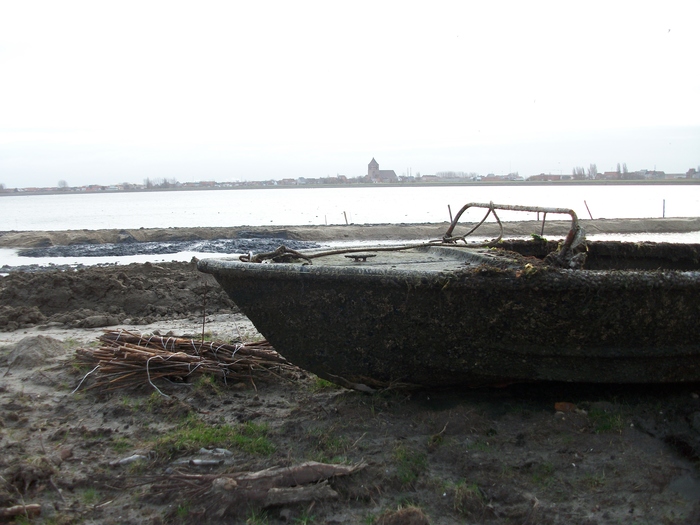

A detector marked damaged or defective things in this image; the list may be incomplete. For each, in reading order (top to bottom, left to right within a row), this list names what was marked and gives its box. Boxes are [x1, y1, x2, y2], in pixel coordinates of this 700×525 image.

bundle of rusty rebar [72, 330, 296, 390]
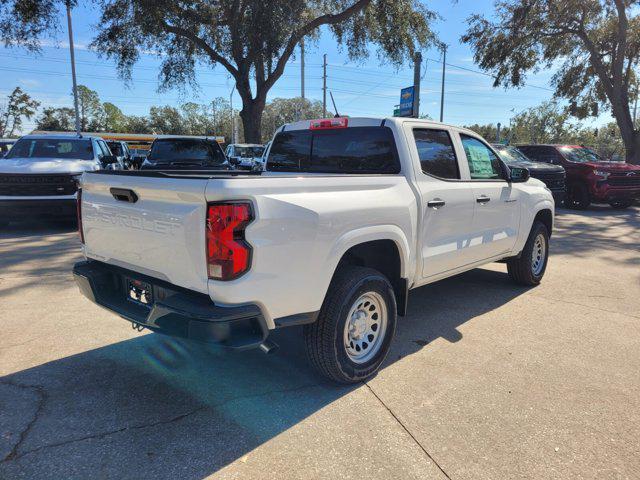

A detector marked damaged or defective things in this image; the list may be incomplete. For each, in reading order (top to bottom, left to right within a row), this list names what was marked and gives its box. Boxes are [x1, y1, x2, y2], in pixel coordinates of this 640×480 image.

pavement crack [0, 378, 48, 462]
pavement crack [362, 382, 452, 480]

==============================

## EXERCISE:
Reproduce the text of all the entries above verbatim, omitting the pictures.

## RESPONSE FOR THIS EXERCISE:
A detector marked damaged or defective things in this image; the list may be incomplete. For each, in reading order (top to bottom, left to right within a row), this list names what was marked and gives its box. Boxes are [x1, y1, x2, y2], in pixel coordinates of this 700×525 image.

bundle of rusty rebar [72, 330, 296, 390]

A detector marked damaged or defective things in this image; the list may be incomplete. For each, in reading order (top to bottom, left to right within a row), this list names what was marked and gives its box. Boxes are [x1, y1, x2, y2], in pixel coordinates of this 640×480 image.

pavement crack [0, 378, 48, 462]
pavement crack [362, 382, 452, 480]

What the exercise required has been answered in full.